Meniscectomy (Trimming a Torn Meniscus)
If a meniscus tear cannot be repaired—for example if the tissue is frayed, worn or unstable—your surgeon may remove the damaged portion.
How it is done
- Only the torn, unstable fragment is trimmed
- The healthy, functioning rim is preserved
- The goal is to restore a smooth, stable meniscal edge
Why it is performed
- A repair is recommended when:
- The tear is degenerative
- The tissue quality is poor
- The tear cannot heal (e.g. inner avascular zone)
- The tear is causing catching, locking or persistent pain
Recovery after meniscectomy
- Weight bearing: immediately as tolerated
- Walking unaided: often within a few days
- Driving: 1–2 weeks
- Return to desk work: 1 week
- Sport: 4–6 weeks
Meniscal Repair (Stitching the Meniscus)
If the tear is in a vascular (healing) zone and the tissue is good quality, the meniscus may be repaired with sutures.
How it is done
- Special devices place stitches across the tear
- The goal is to restore the meniscus’ natural shape and function
- Preserves the meniscus and protects long-term joint health
Why it is performed
- A repair is recommended when:
- The tear is peripheral (near the capsule)

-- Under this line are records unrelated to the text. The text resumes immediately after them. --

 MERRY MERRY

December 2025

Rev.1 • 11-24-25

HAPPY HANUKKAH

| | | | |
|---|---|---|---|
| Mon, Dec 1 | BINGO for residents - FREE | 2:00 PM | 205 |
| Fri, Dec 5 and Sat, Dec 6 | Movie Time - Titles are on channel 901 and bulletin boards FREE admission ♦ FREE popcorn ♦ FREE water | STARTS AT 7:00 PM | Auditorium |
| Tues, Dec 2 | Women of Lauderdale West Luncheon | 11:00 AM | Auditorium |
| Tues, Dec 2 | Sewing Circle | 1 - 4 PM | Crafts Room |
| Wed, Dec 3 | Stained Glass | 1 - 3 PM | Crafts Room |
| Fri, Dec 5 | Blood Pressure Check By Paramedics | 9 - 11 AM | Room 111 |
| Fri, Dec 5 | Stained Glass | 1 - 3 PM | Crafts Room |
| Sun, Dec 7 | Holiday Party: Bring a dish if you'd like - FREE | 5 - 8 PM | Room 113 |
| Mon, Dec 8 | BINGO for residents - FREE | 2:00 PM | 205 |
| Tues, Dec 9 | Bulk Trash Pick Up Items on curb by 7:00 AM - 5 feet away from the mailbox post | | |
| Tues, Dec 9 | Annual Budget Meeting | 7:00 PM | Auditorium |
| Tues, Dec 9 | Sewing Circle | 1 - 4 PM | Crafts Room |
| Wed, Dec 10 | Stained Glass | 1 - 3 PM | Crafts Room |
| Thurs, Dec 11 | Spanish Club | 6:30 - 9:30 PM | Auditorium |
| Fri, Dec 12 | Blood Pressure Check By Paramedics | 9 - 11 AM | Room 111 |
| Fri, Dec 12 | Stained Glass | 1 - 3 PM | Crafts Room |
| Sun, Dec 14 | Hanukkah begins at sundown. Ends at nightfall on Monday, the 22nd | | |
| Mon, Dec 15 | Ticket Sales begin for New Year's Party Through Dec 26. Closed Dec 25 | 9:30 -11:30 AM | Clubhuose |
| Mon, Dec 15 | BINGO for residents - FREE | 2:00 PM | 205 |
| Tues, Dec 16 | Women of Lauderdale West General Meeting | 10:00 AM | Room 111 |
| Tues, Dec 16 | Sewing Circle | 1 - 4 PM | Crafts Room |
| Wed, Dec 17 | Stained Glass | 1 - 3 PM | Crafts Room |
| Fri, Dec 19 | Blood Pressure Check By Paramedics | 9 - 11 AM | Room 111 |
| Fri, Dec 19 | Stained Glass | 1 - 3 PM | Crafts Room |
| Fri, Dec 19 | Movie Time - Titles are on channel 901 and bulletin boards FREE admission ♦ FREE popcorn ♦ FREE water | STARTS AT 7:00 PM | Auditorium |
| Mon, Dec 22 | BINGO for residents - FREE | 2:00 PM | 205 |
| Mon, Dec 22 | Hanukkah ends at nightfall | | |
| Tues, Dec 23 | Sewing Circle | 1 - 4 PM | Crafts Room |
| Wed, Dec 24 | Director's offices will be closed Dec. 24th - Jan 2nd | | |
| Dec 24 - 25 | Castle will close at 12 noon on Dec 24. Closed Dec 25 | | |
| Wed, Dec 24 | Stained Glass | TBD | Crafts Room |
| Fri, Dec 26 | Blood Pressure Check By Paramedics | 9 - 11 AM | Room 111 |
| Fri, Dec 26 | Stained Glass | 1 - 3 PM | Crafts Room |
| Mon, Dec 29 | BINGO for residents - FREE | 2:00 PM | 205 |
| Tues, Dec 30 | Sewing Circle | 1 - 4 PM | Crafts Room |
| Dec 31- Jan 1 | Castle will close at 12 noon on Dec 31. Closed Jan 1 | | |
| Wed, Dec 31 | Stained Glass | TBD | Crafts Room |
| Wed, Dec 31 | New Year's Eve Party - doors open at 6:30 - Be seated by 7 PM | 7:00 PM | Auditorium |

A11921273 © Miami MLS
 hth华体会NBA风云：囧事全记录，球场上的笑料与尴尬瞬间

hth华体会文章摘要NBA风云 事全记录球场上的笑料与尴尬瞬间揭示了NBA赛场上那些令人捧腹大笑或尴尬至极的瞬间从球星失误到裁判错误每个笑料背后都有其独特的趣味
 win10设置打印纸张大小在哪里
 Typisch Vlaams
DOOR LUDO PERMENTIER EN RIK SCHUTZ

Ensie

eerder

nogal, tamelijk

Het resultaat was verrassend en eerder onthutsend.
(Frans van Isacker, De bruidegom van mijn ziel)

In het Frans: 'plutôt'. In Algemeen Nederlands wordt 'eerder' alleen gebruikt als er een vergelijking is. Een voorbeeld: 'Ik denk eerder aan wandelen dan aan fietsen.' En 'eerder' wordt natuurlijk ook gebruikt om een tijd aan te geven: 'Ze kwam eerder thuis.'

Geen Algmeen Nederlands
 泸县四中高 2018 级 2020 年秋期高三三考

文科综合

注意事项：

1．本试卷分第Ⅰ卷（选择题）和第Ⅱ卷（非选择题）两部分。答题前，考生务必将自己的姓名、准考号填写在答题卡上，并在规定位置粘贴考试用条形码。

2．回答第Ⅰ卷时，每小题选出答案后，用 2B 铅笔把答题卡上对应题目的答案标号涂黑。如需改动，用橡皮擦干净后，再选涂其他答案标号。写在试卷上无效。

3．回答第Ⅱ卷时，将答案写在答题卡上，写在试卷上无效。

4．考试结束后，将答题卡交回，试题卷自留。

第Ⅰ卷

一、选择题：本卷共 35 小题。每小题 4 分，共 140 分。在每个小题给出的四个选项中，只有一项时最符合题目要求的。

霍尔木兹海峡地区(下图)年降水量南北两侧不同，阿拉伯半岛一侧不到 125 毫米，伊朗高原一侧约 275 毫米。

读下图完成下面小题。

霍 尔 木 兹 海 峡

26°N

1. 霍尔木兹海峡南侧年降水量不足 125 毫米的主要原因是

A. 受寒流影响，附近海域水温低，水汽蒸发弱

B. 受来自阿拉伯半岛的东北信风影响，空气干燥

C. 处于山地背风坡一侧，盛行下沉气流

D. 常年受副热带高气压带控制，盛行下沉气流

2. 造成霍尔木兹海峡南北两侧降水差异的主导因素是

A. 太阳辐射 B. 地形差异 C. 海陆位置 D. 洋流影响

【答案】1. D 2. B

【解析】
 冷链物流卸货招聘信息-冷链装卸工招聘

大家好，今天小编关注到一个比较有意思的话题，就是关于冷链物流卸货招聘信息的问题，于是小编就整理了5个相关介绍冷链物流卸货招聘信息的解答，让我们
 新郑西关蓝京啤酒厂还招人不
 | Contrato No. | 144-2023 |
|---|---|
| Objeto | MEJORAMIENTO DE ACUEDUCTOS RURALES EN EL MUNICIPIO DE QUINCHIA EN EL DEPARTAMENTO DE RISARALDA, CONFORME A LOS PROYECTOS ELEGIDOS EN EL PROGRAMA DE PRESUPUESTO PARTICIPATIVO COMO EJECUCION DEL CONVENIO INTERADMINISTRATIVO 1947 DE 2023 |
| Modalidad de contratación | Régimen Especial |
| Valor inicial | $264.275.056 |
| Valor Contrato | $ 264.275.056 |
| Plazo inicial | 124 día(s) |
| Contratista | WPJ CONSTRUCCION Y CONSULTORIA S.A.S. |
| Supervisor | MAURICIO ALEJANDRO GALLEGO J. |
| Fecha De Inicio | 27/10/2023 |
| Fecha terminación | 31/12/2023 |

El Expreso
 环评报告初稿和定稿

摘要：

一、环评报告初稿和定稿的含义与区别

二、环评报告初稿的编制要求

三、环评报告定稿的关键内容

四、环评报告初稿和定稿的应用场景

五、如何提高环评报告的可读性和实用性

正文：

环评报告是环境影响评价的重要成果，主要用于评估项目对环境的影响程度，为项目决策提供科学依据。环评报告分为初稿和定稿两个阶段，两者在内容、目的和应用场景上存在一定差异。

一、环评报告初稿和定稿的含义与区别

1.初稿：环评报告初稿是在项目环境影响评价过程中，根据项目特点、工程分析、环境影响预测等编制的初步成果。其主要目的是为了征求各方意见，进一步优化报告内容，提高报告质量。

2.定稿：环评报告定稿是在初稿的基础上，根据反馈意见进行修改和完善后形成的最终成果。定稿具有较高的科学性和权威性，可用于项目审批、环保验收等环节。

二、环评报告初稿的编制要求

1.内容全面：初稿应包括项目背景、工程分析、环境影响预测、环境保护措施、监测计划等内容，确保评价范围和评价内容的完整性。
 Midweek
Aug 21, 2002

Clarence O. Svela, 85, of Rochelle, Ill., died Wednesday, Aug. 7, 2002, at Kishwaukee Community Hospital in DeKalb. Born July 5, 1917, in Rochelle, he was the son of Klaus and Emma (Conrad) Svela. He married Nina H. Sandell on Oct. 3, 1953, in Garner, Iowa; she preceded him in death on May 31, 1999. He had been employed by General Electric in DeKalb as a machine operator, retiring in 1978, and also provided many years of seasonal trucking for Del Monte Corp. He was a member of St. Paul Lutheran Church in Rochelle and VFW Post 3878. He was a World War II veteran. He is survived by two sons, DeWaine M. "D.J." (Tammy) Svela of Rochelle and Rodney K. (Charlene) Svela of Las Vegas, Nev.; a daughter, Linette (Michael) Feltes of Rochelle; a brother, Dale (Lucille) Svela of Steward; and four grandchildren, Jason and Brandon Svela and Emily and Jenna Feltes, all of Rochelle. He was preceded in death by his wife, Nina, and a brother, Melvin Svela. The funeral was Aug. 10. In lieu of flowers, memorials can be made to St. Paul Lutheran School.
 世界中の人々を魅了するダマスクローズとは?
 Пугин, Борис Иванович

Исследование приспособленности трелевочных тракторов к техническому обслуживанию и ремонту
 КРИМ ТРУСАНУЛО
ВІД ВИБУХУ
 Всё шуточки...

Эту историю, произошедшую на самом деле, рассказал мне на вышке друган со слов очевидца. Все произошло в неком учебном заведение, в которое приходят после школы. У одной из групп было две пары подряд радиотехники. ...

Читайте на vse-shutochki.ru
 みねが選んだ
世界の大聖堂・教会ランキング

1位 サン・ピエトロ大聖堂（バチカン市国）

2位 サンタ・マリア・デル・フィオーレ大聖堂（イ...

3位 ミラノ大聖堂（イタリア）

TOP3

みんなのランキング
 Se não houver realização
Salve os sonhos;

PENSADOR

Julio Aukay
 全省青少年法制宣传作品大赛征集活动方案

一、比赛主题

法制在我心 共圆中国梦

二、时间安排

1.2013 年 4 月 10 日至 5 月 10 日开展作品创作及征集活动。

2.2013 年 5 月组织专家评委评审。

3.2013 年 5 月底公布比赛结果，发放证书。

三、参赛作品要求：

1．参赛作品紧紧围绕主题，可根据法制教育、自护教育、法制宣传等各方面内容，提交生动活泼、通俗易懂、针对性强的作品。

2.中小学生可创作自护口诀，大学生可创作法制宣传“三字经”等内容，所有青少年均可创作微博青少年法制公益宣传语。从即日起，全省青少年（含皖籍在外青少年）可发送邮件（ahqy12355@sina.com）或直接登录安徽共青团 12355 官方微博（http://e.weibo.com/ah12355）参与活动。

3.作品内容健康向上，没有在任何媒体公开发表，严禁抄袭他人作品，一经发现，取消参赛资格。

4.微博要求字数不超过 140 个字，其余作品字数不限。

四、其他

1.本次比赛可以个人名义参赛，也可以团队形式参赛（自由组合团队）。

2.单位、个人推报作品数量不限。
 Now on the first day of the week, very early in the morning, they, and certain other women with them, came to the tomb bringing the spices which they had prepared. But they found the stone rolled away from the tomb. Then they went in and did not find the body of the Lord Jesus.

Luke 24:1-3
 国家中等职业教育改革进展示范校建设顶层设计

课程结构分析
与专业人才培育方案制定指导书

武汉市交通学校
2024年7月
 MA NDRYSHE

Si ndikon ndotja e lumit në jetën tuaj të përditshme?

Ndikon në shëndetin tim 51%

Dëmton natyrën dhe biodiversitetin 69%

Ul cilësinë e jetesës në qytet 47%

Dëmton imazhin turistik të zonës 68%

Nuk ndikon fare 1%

- The tear has good blood supply
- The knee is stable
- The tear pattern is suitable (vertical, longitudinal, bucket-handle)
Recovery after repair
- Because the meniscus must heal, rehabilitation is slower:
- Weight bearing: protected for 4–6 weeks
- A brace may be used to limit bending
- Driving: 4–6 weeks
- Return to desk work: 2–3 weeks
- Sport: 3–6 months, depending on healing
Post-operative Treatments & Recovery
Recovery after hip replacement is an essential part of treatment. Most patients walk on the day of surgery or the morning after.
Pain Management
- This may include:
- Local anaesthetic in the knee
- Ice therapy
- Oral painkillers
- Pain is usually mild and improves quickly.
Early Mobilisation
- A physiotherapist will guide you on:
- Safe walking with or without crutches
- Range-of-movement exercises
- Strengthening and balance work
- Rehabilitation differs depending on whether you had a meniscectomy or repair.
Physiotherapy
- Physio focuses on:
- Regaining knee bending and straightening
- Quadriceps activation
- Swelling control
- Gradual strengthening
Long-term Treatment After Arthroscopy
Maintaining Strength
- Ongoing strengthening of:
- Quadriceps
- Hamstrings
- Gluteal muscles
- helps protect the knee and reduce long-term wear.
Protecting Your Knee
- Especially after meniscectomy or repair:
- Avoid repetitive high-impact activity early
- Gradually build back to sport with physio guidance
Monitoring Symptoms
- Most patients recover fully, but persistent swelling, catching or pain should be reviewed.
Risks and Complications
Knee arthroscopy is very safe, but risks include:
- Infection
- Blood clots (rare)
- Stiffness
- Persistent pain or swelling
- Failure of meniscal repair (10–20% risk depending on tear)
- Need for further surgery (especially after degenerative tears)
All risks and benefits will be discussed with you before surgery.